## [Source passage]
------------------------------------

# 02_reddit_strategy
We now look at how we can get reddit data. This is a bit more complex, as the flow of information on reddit isn't quite as clean and one-directional as on Twitter.  
Hence, for now, we will focus solely on subreddits, and collecting new posts to these subreddits, along with some author info, any text associated with it, and crucially, a url of a given post in that subreddit. If we then feel the need to collect comments on that post, we can do this at a later stage, when required.  
For now, we will use the `PRAW` module, although it might also make sense to investigate `pushshift`.

NL, 29/11/22

## IMPORTS

In [198]:
import os
from dotenv import load_dotenv
import praw
from psaw import PushshiftAPI
import datetime as dt
from dateutil import parser as date_parser
from prawcore.exceptions import NotFound
import json

## FUNCTIONS

In [190]:
def reddit_post_to_dict(post:praw.models.reddit.submission.Submission,
                        custom_fields:list=None,
                        overwrite_core_fields:bool=False,
                        convert_timestamp:bool=True) -> dict:
    '''
    function that converts an object of the praw.submission type
    into a dict. this is useful primarily in order to serialise this
    to json and write out to file.

    args:
        - post, a submission ('post') in a subreddit retrieved via praw
        - custom_fields, a list of strings containing additional fields returned by 
          praw which are to be retained
        - overwrite_core_fields, bool, indicates whether core (standard) fields
          of the output dict are to be retained, or whether they should be replaced
          entirely by 'custom_fields'
    '''    
    if not isinstance(post, praw.models.reddit.submission.Submission):
        raise TypeError('post must be a praw submission object')

    if overwrite_core_fields:
        if not custom_fields:
            raise ValueError('custom_fields is not defined')

    core_fields = ['id', 'created_utc', 'title', 'selftext', 'domain', 'url', 'num_comments', 'score', 'ups', 'downs', 'author']
    if overwrite_core_fields:
        core_fields = custom_fields
    elif isinstance(custom_fields, list) and len(custom_fields)>0:
        core_fields += custom_fields

    core_user_fields = ['name', 'id', 'total_karma', 'verified', 'created_utc']
    #user_field_names_out = ['user_'+x for x in core_user_fields]

    tmp_dict = vars(post)
    out = {field:tmp_dict[field] for field in core_fields if field in tmp_dict.keys()}

    if 'created_utc' in out.keys():
        if convert_timestamp:
            out['created_utc'] = dt.datetime.fromtimestamp(out['created_utc']).strftime('%Y/%m/%d %H:%M:%S')

    if 'author' in out.keys():
        # we will now process the author object and append to our out object
        # tmp_dict = vars(post.author)

------------------------------------

## [Records]

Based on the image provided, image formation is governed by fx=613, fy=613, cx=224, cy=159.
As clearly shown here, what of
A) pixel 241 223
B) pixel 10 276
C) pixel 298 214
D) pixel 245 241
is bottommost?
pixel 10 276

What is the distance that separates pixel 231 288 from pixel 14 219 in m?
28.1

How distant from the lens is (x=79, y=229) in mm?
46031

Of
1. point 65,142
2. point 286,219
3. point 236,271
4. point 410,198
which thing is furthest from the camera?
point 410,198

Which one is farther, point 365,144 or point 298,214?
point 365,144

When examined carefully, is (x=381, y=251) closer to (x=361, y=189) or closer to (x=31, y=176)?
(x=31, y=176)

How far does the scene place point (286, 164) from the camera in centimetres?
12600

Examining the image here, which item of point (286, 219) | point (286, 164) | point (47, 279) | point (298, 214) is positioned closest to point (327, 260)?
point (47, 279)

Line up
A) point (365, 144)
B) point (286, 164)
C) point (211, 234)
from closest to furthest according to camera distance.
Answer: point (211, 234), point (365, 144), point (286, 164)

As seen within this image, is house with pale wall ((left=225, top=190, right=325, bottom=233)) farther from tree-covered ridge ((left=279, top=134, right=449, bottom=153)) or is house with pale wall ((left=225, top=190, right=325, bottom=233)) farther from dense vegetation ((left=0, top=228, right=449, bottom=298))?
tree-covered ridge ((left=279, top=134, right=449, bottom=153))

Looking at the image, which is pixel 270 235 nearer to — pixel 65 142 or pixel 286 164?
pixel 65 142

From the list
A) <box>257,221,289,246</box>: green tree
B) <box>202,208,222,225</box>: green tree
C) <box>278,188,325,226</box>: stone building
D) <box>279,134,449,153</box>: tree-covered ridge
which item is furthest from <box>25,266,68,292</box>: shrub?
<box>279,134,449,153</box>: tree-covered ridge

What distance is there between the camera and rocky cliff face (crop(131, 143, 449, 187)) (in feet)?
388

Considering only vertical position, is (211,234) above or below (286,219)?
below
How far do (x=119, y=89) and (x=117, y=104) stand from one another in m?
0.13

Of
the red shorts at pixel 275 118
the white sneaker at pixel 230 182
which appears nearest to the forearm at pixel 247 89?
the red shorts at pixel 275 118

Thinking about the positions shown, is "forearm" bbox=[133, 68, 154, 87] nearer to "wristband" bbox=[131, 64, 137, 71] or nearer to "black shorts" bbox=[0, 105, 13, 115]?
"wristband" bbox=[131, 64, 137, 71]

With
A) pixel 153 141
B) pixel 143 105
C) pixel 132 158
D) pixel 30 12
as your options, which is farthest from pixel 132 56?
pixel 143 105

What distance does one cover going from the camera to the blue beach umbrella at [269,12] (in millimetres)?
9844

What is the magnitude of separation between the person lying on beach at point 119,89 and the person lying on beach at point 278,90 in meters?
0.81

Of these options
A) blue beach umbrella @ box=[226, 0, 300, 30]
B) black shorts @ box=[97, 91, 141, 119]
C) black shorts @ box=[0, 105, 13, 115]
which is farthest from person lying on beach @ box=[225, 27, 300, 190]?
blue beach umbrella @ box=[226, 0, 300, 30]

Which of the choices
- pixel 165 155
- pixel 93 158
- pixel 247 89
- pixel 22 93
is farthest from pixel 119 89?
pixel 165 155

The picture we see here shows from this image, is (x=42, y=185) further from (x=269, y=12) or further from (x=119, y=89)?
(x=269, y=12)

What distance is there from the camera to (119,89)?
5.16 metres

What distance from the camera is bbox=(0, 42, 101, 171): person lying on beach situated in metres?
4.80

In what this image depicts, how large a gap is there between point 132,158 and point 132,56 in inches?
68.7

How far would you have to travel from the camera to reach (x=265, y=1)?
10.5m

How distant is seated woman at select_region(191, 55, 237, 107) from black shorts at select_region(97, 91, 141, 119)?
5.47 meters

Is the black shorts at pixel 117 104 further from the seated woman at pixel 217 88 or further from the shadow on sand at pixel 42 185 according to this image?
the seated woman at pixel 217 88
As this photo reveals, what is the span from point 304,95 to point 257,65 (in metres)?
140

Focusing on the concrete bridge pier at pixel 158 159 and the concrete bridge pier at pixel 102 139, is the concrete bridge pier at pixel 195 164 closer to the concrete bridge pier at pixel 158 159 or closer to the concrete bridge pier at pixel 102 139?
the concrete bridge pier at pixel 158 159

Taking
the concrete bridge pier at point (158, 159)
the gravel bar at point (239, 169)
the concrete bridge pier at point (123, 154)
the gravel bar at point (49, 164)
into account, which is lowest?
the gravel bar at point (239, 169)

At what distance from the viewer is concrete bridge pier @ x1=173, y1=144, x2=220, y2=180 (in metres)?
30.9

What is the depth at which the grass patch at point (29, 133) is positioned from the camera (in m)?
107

------------------------------------

## [Goals]
1. Answer these from the reddit data notebook:
(a) Which module does it say will be used for now?
(b) What error does reddit_post_to_dict raise when post is not a praw submission object?
(c) What format string is used when converting created_utc?
2. Please carry the reddit data notebook on from its last line.
The records are separate material and have no connection to the reddit data notebook.

## [Results in order]
1.
(a) PRAW
(b) TypeError
(c) '%Y/%m/%d %H:%M:%S'

2.
        # user_dict = {'user_'+field:tmp_dict[field] for field in core_user_fields if field in tmp_dict.keys()}
        # try:
        #     user_name = post.author.name
        # except AttributeError:
        #     user_name = None

        # try:
        #     user_id = post.author.id
        # except AttributeError:
        #     user_id = None

        # try: 
        #     user_total_karma = post.author.total_karma
        # except AttributeError:
        #     user_total_karma = None

        # try:
        #     user_verified = post.author.verified
        # except AttributeError:
        #     user_verified = None

        # try:
        #     user_created_utc = post.author.created_utc
        # except AttributeError:
        #     user_created_utc = None

        user_dict = {'user_'+field:get_user_attribute(user=post.author, attribute=field) for field in core_user_fields}

        # user_dict = {
        #     'user_name' : user_name,
        #     'user_id' : user_id,
        #     'user_total_karma' : user_total_karma,
        #     'user_verified' : user_verified,
        #     'user_created_utc' : user_created_utc
        # }
        
        del out['author']

        out.update(user_dict)

        if convert_timestamp:
            if 'user_created_utc' in out.keys() and isinstance(out['user_created_utc'], float):
                out['user_created_utc'] = dt.datetime.fromtimestamp(out['user_created_utc']).strftime('%Y/%m/%d %H:%M:%S')

    return out

In [183]:
def get_user_attribute(user:praw.models.reddit.redditor.Redditor,
                       attribute:str):
    '''  
    helper function for getting user-level attributes from a praw
    redditor object. this function avoids breaking code due to 
    missing attributes when throwing an attribute error
    '''
    try:
        val = getattr(user, attribute, None)
    except NotFound:
        val = None
        
    return val

In [212]:
def extract_newest_date_from_json(reddit_post_json:str):
    ''' 
    when we re-start collecting reddit post data, 
    we want to make sure we don't collect any posts we've already
    retrieved. so, we'll get the date/time of when the most recently
    collected post was published.

    args:  
        - reddit_post_json: full filepath to the json we want to 
          extract a date from.  
    '''
    if not os.path.isfile(reddit_post_json):
        raise ValueError(f'{reddit_post_json} is not a valid file. Please supply a valid reddit json file')

    with open(reddit_post_json, 'r') as infile:
        for line in infile:
            tmp = json.loads(line)
            break

    date = date_parser.parse(tmp['created_utc'])

    return date


## PATHS & CONSTANTS

In [2]:
SUBREDDITS = '../data_collection/reddit_subreddits.txt'
ACCOUNTS = '../data_collection/reddit_accounts.txt'

## INIT

In [3]:
load_dotenv()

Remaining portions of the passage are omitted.